= EXTRAIT DU DOCUMENT =
Homélie du 1er décembre 2019 (Mt 24, 37-44)

Abbé Luc Bucyana – Eglise St-Pierre, Boudry, NE

Avec le premier dimanche de l’Avent, commence une nouvelle année liturgique. C’est un temps nouveau pour les croyants. C’est un temps, pouvons-nous dire de rajeunissement spirituel. Nous pouvons le comparer à une marche, un pèlerinage vers « la montagne sainte » qui est évoquée par le prophète Isaïe. Une marche comporte des fatigues mais permet de respirer l’air sain de la nature.

« Tenez-vous prêts »

Le chemin n’est pas inconnu si nous nous laissons guider par la parole de Dieu. Le but de notre pèlerinage est Jésus et le moyen pour le rencontrer est indiqué par son Evangile. L’avent nous rappelle une vérité fondamentale et cela peut nous rassurer : Que c’est Jésus en premier qui vient vers nous, c’est lui qui commence le pèlerinage. « Venez divin Messie, nous rendre espoir et nous sauver », c’est le chant d’entrée de la célébration. Malheureusement il nous arrive souvent de ne pas  voir Jésus arriver et passer. Le motif de la distraction nous le dit Jésus en prenant l’exemple du temps de Noé : Comme il en fut aux jours de Noé, ainsi en sera-t-il lors de la venue du Fils de l’homme. « En ces jours-là, on mangeait, on buvait, on prenait femme et on prenait mari ; les gens ne se sont doutés de rien, jusqu’à ce que survienne le déluge qui les a tous engloutis. Tenez-vous donc prêts vous aussi, c’est à l’heure où vous n’y pensez pas que le Fils de l’Homme viendra… »  Ils étaient complétement ailleurs, pris dans les réjouissances, dans les distractions de toutes sortes, Qu’en est-il pour nous aujourd’hui ? Il est toujours dangereux de ne se douter de rien, de faire comme si notre déluge à nous n’allait jamais arriver.

= CONSIGNES DE TRAVAIL =
A: Répondez à ces questions d'après l'homélie, en marquant vos réponses de la même façon :
(i) Dans quelle église l'homélie a-t-elle été prononcée ?
(ii) Quel prophète évoque « la montagne sainte » ?
(iii) Quel est le chant d'entrée de la célébration ?
B: Ces affirmations sont-elles conformes à l'homélie ? Répondez par oui ou non et citez les mots qui le montrent.
(i) L'Avent ouvre une nouvelle année liturgique.
(ii) Ce sont les croyants qui commencent le pèlerinage vers Jésus.
(iii) La venue du Fils de l'homme est comparée aux jours d'Abraham.
C: Donnez la suite de l'homélie sur l'Avent, à partir de sa dernière phrase.
Les données qui suivent n'ont aucun lien avec l'homélie.

Éléments du jeu de données:
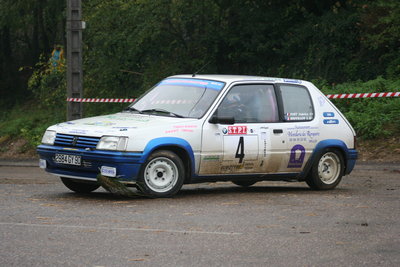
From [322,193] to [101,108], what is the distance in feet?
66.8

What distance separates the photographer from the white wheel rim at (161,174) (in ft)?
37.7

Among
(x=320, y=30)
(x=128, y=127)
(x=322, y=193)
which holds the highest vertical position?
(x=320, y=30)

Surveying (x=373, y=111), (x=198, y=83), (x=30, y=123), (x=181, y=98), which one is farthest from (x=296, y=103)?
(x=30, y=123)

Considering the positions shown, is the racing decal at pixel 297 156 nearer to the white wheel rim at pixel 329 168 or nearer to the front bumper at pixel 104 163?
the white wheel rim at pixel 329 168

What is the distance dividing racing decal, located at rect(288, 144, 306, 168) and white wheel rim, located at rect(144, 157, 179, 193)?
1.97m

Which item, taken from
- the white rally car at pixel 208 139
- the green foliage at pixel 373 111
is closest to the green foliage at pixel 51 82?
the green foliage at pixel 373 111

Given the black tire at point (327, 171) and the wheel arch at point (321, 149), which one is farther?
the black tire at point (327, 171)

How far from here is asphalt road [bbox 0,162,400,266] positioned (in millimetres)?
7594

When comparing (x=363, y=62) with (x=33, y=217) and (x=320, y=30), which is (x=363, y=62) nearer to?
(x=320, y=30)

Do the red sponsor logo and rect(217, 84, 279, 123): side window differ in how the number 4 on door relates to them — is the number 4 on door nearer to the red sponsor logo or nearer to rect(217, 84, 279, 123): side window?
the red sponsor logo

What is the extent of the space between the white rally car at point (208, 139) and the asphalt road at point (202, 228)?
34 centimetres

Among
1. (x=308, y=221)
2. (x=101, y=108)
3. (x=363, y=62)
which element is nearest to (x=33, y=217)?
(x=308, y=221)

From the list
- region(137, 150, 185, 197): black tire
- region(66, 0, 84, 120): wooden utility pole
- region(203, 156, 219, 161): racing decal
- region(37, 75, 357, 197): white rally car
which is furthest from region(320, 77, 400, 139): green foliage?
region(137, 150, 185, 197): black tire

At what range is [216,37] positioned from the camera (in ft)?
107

= RÉPONSES ATTENDUES =
A:
(i) À l'Eglise St-Pierre, Boudry, NE.
(ii) Le prophète Isaïe.
(iii) « Venez divin Messie, nous rendre espoir et nous sauver ».

B:
(i) Oui : « Avec le premier dimanche de l’Avent, commence une nouvelle année liturgique. »
(ii) Non : « c’est Jésus en premier qui vient vers nous, c’est lui qui commence le pèlerinage ».
(iii) Non : « Comme il en fut aux jours de Noé, ainsi en sera-t-il lors de la venue du Fils de l’homme. »

C:
Notre société, comme celle du temps de Noé, n’endort-elle pas beaucoup d’hommes par son progrès matériel pour se réveiller brutalement quand survient le déluge de la crise, la récession, le changement climatique, le chômage. L’Avent nous invite à nous interroger sur tout ça. Après cet avertissement, Jésus ne nous décourage pas. Il nous propose une recette qu’il résume en un seul mot : Veillez

Veiller c’est revêtir le Christ

Comment veiller ? Saint Paul qui a été réveillé par le Christ n’hésite pas à nous donner sa recette : C’est le moment, l’heure est venue de sortir de votre sommeil. Rejetons les œuvres des ténèbres, revêtons-nous des armes de la lumière. Conduisons-nous honnêtement, comme on le fait en plein jour, sans orgies, sans luxure ni débauche, sans rivalités ni jalousie, mais revêtez-vous du Seigneur Jésus Christ. Oui veiller c’est revêtir le Christ. Cela ne va pas sans rappeler qu’il a choisi la voix de la fragilité, de l’abaissement, du renoncement.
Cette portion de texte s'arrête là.